(Recorded data)

☆ ☆ ☆ ☆

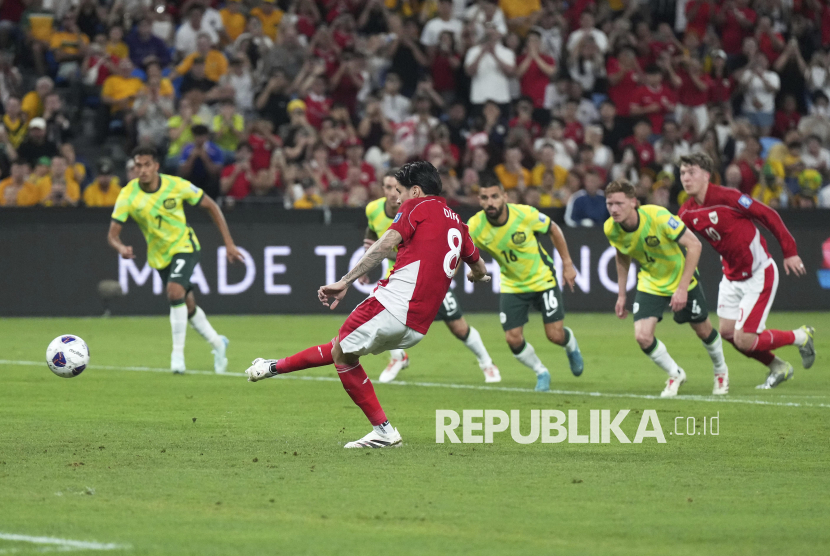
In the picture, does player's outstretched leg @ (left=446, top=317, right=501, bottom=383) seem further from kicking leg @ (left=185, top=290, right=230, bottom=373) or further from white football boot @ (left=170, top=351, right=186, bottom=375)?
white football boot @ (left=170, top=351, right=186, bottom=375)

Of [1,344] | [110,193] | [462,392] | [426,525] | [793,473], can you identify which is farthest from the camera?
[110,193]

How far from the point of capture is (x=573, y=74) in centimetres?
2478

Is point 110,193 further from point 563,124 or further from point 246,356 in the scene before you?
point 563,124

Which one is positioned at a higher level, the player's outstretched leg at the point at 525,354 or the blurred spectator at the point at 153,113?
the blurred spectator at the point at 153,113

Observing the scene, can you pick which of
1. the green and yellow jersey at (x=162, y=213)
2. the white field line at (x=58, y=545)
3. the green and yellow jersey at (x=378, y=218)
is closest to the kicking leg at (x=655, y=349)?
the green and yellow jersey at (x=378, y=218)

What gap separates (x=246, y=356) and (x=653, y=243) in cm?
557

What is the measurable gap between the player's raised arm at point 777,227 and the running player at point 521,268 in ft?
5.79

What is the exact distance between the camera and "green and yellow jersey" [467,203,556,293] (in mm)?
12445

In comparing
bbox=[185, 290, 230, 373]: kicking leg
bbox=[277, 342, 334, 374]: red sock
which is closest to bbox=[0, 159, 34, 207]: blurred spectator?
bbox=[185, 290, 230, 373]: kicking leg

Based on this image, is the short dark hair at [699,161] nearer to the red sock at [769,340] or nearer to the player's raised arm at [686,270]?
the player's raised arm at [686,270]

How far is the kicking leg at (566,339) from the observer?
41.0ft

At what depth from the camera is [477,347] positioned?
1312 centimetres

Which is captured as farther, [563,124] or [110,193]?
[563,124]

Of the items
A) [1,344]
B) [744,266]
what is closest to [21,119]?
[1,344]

☆ ☆ ☆ ☆

Short task => Reproduce every line of the data above word for word, leaving out the pictures.

Solution for this exercise =>
In the picture, does player's outstretched leg @ (left=446, top=317, right=501, bottom=383) seem further from kicking leg @ (left=185, top=290, right=230, bottom=373) or further from white football boot @ (left=170, top=351, right=186, bottom=375)?
white football boot @ (left=170, top=351, right=186, bottom=375)

Of [1,344] | [110,193] | [462,392] | [426,525] | [793,473], can you identify which is farthest from the camera?
[110,193]

How far from the point of capture is (x=573, y=74) in centimetres?
2478

Is point 110,193 further from point 563,124 or further from point 246,356 in the scene before you?
point 563,124

Which one is positioned at a higher level, the player's outstretched leg at the point at 525,354 or the blurred spectator at the point at 153,113?
the blurred spectator at the point at 153,113

Observing the scene, can you pick which of
1. the green and yellow jersey at (x=162, y=213)
2. the white field line at (x=58, y=545)
3. the green and yellow jersey at (x=378, y=218)
is closest to the kicking leg at (x=655, y=349)?
the green and yellow jersey at (x=378, y=218)

What gap separates (x=246, y=356) and (x=653, y=243) in cm?
557

What is the measurable gap between the player's raised arm at point 777,227 and the running player at point 521,268 in ft?
5.79

What is the exact distance between the camera and "green and yellow jersey" [467,203,556,293] (in mm)?
12445

In comparing
bbox=[185, 290, 230, 373]: kicking leg
bbox=[277, 342, 334, 374]: red sock
which is closest to bbox=[0, 159, 34, 207]: blurred spectator?
bbox=[185, 290, 230, 373]: kicking leg

Based on this image, is the short dark hair at [699,161] nearer to the red sock at [769,340] or nearer to the player's raised arm at [686,270]?
the player's raised arm at [686,270]

How far is the kicking leg at (566,339) from the observer?
41.0ft

At what depth from the camera is [477,347] positioned?
1312 centimetres

Which is captured as farther, [563,124] or [110,193]?
[563,124]

Of the items
A) [1,344]
B) [744,266]
what is closest to [21,119]?
[1,344]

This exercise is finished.